(EXTRACTED TEXT):
---

I’ll admit: I was smiling to see my childhood wrestling fandom turned into effective poetry. ‘The Saint versus Lord Nelson’ recreates the colours, commentary and rough-and-tumble of popular wrestling. Pace, rhythm and sound bring the scene from screen to page:
Almost before the bell is rung Lord Nelson
tries to swing and bundle his rival The Saint,
belly-bomb him to the mat for the quick fall –
but The Saint side-steps, little matador working
Nelson’s weight against him, all that power
sent crashing to the corner…
Another style which has made its way into contemporary wrestling is Mexican Lucha Libre, whose brightly-coloured masks look back to Mexican folk traditions like “Dia de los Muertos”, with its now-famous floral skulls. Sinclair uses this material in ‘Face’, which begins: ‘A boxer bleeds his nose, eye, mouth. / A wrestler bleeds his forehead. / His invisible crown of thorns.’ I’m reminded of other Biblical uses of the forehead: anointing for healing or burial; bearing the mark of Christ or The Beast. The crown of thorns is a symbol of humiliation, a theme which appears throughout, and transports us to the folk-magical close:
In the garden, Adam and Eve
cover not only their bodies
but their faces too.

---

(DATASET EXTRACT):
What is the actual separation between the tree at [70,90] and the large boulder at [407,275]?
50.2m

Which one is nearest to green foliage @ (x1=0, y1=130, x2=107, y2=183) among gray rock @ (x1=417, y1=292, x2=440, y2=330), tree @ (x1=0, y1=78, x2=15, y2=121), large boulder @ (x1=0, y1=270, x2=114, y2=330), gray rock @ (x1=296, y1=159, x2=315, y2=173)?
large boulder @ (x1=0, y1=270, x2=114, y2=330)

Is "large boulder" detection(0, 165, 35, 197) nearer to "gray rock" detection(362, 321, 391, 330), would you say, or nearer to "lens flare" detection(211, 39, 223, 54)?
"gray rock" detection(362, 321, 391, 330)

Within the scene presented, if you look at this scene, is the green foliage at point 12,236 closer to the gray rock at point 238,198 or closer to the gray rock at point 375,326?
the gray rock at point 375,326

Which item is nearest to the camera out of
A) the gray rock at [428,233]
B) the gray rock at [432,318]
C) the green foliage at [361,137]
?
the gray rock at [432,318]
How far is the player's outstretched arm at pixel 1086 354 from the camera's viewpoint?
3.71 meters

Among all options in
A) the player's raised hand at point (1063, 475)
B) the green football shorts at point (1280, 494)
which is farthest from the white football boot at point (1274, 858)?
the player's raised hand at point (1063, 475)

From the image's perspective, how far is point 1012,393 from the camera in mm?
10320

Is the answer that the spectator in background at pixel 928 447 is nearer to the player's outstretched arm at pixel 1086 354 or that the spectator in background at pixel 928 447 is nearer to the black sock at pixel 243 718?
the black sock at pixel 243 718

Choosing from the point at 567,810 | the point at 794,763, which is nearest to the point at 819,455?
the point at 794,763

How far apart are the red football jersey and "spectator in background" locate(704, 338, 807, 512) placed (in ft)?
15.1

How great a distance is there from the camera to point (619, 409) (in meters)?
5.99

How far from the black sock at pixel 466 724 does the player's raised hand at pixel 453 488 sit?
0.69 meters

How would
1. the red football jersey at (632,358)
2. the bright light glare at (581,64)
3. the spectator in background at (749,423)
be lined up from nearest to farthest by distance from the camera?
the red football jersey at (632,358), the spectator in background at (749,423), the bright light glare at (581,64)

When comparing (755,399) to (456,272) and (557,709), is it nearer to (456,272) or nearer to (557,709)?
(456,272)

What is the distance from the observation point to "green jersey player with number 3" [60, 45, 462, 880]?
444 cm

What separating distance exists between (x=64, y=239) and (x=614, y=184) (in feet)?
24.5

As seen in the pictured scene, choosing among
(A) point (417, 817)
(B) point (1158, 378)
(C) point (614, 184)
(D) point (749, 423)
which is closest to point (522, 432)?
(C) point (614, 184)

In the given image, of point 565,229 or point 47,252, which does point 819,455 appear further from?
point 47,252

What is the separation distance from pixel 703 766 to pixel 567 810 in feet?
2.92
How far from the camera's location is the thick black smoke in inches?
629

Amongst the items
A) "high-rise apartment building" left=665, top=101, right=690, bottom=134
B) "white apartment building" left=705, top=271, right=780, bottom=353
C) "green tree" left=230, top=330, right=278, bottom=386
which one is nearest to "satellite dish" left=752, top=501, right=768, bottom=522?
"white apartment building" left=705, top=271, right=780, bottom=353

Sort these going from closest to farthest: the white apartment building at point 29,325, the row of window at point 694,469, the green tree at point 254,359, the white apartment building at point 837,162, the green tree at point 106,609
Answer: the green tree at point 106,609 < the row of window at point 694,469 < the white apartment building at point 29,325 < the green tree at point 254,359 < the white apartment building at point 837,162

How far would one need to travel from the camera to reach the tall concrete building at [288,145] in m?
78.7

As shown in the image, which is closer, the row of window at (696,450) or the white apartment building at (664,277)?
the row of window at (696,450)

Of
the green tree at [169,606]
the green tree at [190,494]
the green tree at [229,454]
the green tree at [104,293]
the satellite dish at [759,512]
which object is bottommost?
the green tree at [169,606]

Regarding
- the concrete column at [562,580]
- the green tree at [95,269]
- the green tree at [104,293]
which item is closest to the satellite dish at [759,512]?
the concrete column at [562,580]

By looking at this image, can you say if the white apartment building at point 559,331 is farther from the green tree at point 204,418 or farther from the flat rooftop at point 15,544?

---

(TASK PROMPT): What comes next in the review of Sinclair's wrestling poems? Continue it from the point after its last quoted lines.

(TASK OUTPUT):
*
All night, folk-devils
try and remove the masks
of little gods.
If I wanted to nitpick: ‘Face’ scratches the surface of its material, and I wish it had weaved its strands together for longer. And while the repetitions of ‘Muscle Memory’ are appropriate to its theme, they make its final line less than surprising. But I don’t. By the time I’ve reached the final poem, ‘Canvas’, its blend of violence with careful, lyrical observance of the body leaves me in little doubt that Sinclair was right. Wrestling can be artful:
The ring’s cross-irons have developed a bend
which exactly matches the curve of your spine.
Your bones creak in conversation with the ring.